No surprises allowed: Understanding the WARN Act
Workforce reductions are never simple, but when they happen suddenly, one federal law immediately comes into focus: the federal Worker Adjustment and Retraining Notification Act (WARN Act).
Designed to ensure employees and communities have time to prepare for significant job losses, the WARN Act requires covered employers to provide 60 days’ notice before certain layoffs or closures. While intended to promote fairness and predictability, WARN compliance is nuanced, and mistakes can lead to substantial liability. This article provides a clear, practical roadmap for employers and attorneys navigating WARN obligations.
Covered employers
The WARN Act applies to employers with 100 or more full-time employees, excluding part-time employees.

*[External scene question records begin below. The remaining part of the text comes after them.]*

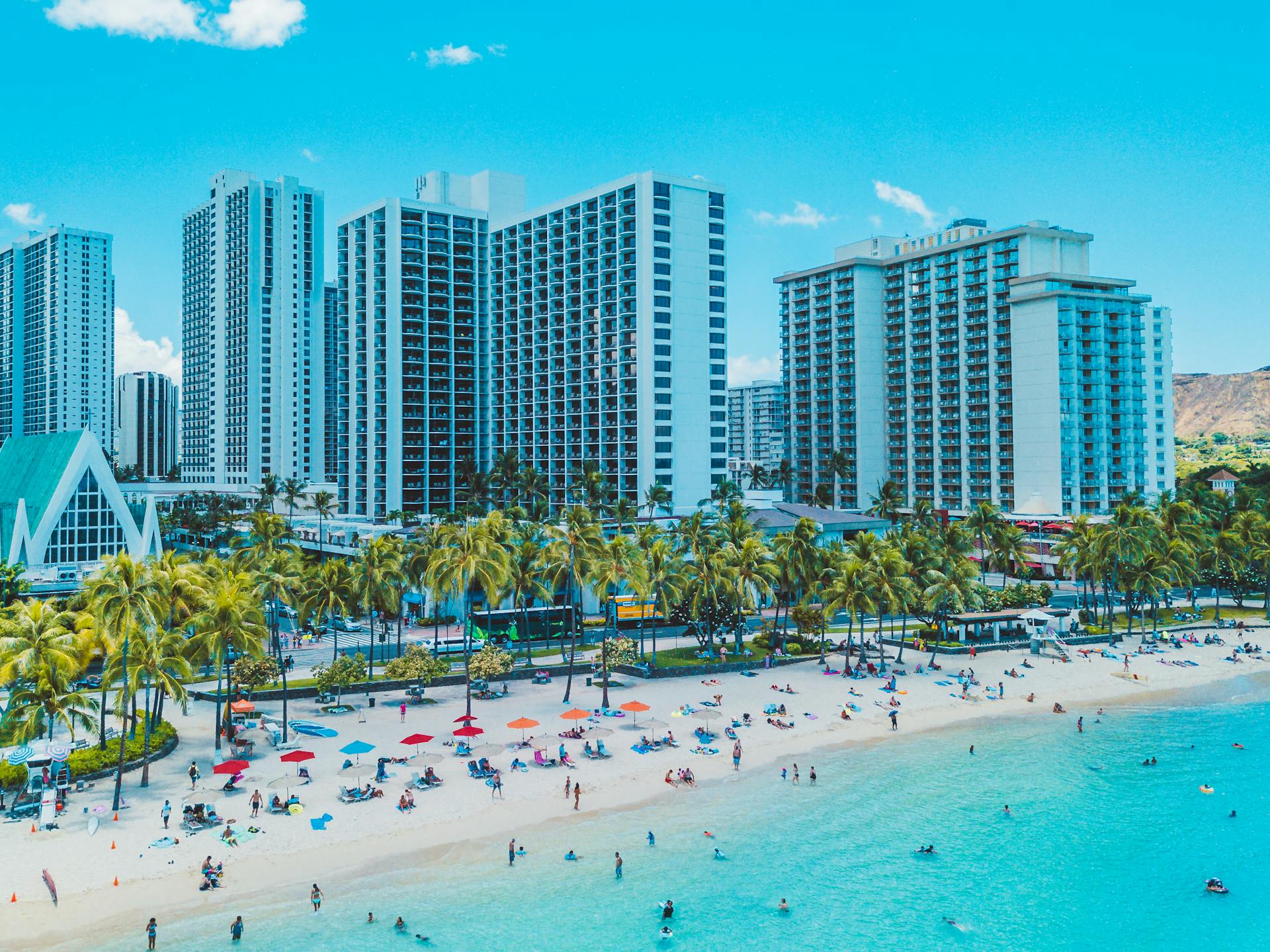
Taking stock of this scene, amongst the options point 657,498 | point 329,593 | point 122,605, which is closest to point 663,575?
point 329,593

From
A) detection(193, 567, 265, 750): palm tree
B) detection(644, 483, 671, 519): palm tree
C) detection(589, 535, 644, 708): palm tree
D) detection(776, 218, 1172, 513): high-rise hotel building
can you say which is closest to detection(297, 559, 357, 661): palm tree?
detection(193, 567, 265, 750): palm tree

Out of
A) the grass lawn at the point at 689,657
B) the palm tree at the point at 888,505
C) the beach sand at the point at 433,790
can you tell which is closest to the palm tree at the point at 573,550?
the beach sand at the point at 433,790

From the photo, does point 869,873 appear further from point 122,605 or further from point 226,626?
point 122,605

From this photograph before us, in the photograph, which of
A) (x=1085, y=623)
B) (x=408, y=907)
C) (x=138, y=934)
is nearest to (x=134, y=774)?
(x=138, y=934)

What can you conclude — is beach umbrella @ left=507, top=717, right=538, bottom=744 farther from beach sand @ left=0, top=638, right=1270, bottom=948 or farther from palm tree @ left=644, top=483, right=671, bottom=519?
palm tree @ left=644, top=483, right=671, bottom=519

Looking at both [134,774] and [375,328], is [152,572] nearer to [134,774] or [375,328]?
[134,774]

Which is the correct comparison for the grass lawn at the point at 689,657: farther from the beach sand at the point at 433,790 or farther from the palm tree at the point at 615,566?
the palm tree at the point at 615,566
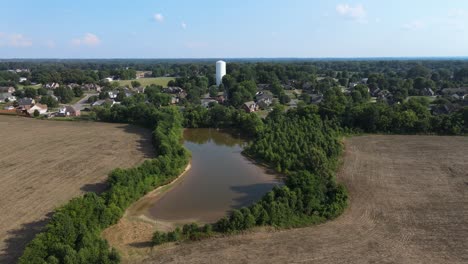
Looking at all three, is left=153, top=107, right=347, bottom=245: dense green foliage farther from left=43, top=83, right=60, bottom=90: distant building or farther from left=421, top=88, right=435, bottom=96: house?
left=43, top=83, right=60, bottom=90: distant building

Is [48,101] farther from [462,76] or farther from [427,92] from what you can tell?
[462,76]

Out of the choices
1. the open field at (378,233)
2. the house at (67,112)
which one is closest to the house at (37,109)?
the house at (67,112)

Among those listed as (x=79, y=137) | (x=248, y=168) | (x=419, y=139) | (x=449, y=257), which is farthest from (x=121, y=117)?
(x=449, y=257)

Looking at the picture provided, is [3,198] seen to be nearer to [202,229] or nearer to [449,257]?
[202,229]

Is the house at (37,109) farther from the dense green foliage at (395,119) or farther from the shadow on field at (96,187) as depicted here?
the dense green foliage at (395,119)

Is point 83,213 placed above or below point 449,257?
above
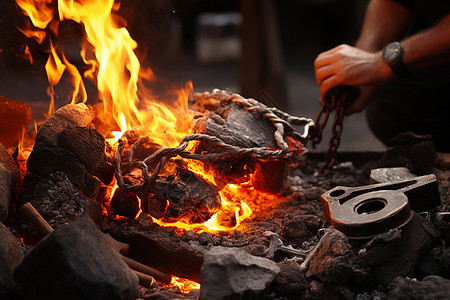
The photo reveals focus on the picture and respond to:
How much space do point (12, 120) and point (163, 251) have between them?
1057mm

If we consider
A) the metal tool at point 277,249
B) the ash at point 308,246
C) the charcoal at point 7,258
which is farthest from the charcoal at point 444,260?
the charcoal at point 7,258

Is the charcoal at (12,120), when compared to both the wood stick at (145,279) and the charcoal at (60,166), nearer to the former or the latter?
the charcoal at (60,166)

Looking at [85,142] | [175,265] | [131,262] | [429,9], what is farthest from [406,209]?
[429,9]

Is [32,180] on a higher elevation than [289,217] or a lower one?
higher

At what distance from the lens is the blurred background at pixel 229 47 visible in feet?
8.19

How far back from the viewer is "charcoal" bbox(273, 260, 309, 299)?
1.49 m

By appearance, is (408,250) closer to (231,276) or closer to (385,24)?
(231,276)

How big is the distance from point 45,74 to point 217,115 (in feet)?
3.57

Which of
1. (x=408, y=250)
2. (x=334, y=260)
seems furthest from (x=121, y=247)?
(x=408, y=250)

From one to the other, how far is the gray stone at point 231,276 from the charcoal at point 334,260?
0.17 metres

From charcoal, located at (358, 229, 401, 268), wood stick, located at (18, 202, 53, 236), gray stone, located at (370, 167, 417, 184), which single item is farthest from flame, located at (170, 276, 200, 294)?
gray stone, located at (370, 167, 417, 184)

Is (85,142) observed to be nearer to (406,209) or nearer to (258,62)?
(406,209)

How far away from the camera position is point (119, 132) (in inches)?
84.7

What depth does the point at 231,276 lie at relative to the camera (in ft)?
4.58
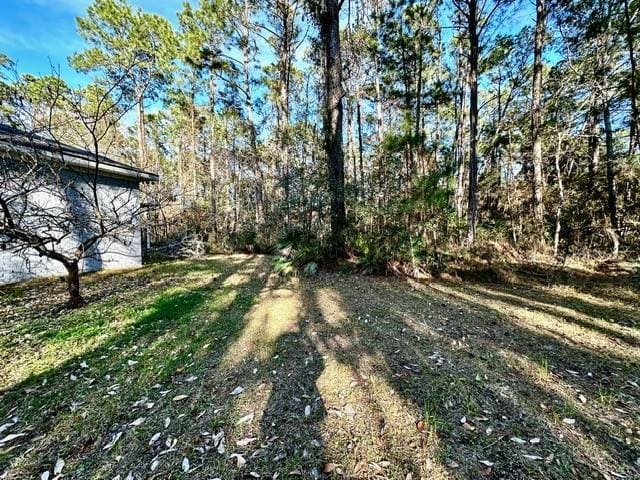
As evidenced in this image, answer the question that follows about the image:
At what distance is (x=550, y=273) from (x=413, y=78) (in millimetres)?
7954

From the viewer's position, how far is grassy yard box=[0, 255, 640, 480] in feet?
4.79

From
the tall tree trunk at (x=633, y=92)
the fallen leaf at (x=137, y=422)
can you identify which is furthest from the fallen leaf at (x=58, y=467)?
the tall tree trunk at (x=633, y=92)

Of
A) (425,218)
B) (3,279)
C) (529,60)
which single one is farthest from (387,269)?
(529,60)

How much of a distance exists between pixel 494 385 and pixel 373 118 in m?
13.7

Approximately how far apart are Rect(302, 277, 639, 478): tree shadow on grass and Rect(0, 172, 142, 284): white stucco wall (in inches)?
170

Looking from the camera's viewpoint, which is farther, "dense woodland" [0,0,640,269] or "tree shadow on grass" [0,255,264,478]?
"dense woodland" [0,0,640,269]

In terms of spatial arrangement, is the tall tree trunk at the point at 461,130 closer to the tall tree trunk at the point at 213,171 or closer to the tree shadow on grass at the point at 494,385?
the tree shadow on grass at the point at 494,385

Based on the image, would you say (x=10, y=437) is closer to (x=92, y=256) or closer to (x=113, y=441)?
(x=113, y=441)

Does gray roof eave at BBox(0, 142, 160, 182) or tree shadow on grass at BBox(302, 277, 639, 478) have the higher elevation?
gray roof eave at BBox(0, 142, 160, 182)

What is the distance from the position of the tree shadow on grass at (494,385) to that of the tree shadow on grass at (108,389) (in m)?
1.45

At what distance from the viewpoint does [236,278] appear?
5.55 metres

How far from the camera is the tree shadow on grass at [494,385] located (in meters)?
1.43

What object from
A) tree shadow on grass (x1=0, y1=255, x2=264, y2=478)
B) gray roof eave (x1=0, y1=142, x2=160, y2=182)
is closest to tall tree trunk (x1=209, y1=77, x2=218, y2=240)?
gray roof eave (x1=0, y1=142, x2=160, y2=182)

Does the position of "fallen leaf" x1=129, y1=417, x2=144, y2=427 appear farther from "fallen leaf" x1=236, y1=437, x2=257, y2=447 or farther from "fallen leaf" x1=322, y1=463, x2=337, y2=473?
"fallen leaf" x1=322, y1=463, x2=337, y2=473
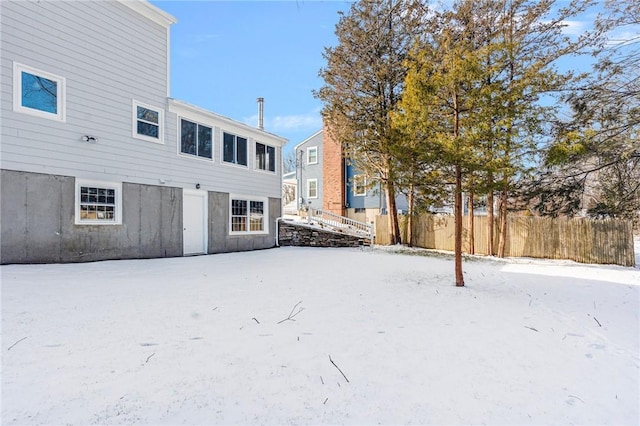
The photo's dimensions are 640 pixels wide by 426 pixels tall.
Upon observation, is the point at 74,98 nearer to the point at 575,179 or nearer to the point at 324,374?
the point at 324,374

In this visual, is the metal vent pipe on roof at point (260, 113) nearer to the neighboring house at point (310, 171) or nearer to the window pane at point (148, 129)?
the neighboring house at point (310, 171)

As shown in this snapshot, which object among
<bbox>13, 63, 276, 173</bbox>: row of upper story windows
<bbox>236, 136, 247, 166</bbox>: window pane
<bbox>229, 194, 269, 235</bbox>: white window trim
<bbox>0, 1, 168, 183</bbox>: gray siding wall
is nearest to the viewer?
<bbox>0, 1, 168, 183</bbox>: gray siding wall

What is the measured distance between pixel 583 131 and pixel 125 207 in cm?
1375

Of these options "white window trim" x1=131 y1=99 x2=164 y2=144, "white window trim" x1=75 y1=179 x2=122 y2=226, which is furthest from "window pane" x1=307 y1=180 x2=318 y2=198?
"white window trim" x1=75 y1=179 x2=122 y2=226

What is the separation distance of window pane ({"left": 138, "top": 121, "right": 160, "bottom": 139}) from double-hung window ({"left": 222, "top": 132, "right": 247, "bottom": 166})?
2.58 metres

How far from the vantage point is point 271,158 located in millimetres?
14469

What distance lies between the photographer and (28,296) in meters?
4.96

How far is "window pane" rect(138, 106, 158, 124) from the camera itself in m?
9.76

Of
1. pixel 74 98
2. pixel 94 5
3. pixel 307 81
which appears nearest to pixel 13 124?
pixel 74 98

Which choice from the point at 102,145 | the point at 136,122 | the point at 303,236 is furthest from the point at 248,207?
the point at 102,145

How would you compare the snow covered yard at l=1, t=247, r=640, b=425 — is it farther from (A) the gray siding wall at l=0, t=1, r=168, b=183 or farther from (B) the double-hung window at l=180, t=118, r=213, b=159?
(B) the double-hung window at l=180, t=118, r=213, b=159

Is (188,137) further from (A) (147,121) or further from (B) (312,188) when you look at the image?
(B) (312,188)

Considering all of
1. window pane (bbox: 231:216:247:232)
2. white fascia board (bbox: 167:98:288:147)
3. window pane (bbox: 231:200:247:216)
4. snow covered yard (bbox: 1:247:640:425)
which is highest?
white fascia board (bbox: 167:98:288:147)

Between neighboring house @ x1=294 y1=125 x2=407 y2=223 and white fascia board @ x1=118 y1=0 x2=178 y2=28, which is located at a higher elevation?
white fascia board @ x1=118 y1=0 x2=178 y2=28
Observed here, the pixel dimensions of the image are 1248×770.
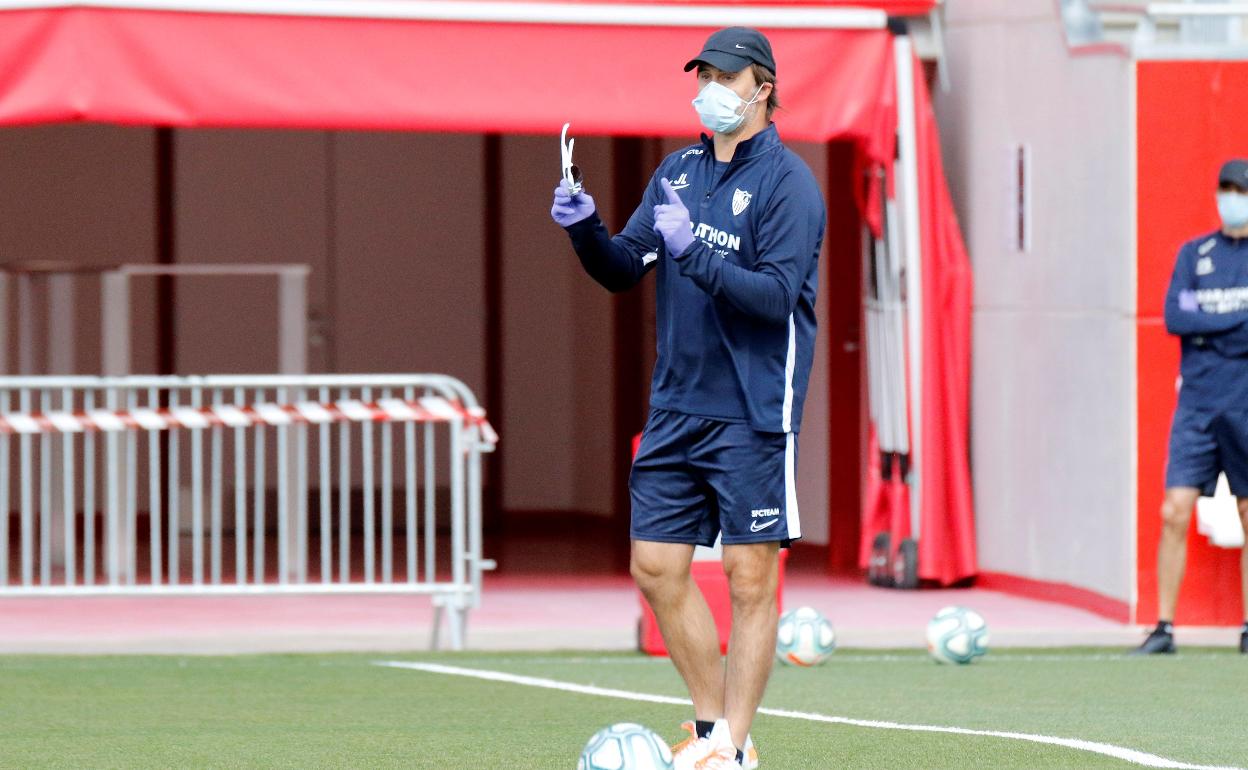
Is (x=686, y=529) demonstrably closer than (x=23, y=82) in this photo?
Yes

It also applies to employers with 100 or more employees, including part-time, that collectively work at least 4,000 hours per week, excluding overtime.
When does WARN apply?
Plant closing and mass layoff thresholds. WARN is triggered by a “plant closing” or “mass layoff” at a single employment site. A plant closing is a temporary or permanent shutdown causing employment loss for at least 50 full-time employees in a 30-day period. A mass layoff doesn’t involve a shutdown but results in employment loss for (1) at least 50 full-time employees and at least 33% of the workforce, or (2) 500 or more full-time employees.